Start of Information shown
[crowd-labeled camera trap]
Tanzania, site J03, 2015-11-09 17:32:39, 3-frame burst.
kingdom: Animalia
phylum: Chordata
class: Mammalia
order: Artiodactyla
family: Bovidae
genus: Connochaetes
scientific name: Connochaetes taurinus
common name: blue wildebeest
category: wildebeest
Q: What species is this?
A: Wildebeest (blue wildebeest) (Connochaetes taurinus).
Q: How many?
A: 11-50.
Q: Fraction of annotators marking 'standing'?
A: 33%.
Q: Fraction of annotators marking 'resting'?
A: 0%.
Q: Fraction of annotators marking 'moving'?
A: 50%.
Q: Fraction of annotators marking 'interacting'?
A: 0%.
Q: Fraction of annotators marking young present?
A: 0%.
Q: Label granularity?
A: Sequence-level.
End of Information shown
■ Work order:
Go through the records and copy all of them exactly.

■ Written solution:
[crowd-labeled camera trap]
Tanzania, site J03, 2015-11-09 17:32:39, 3-frame burst.
kingdom: Animalia
phylum: Chordata
class: Mammalia
order: Artiodactyla
family: Bovidae
genus: Connochaetes
scientific name: Connochaetes taurinus
common name: blue wildebeest
category: wildebeest
Q: What species is this?
A: Wildebeest (blue wildebeest) (Connochaetes taurinus).
Q: How many?
A: 11-50.
Q: Fraction of annotators marking 'standing'?
A: 33%.
Q: Fraction of annotators marking 'resting'?
A: 0%.
Q: Fraction of annotators marking 'moving'?
A: 50%.
Q: Fraction of annotators marking 'interacting'?
A: 0%.
Q: Fraction of annotators marking young present?
A: 0%.
Q: Label granularity?
A: Sequence-level.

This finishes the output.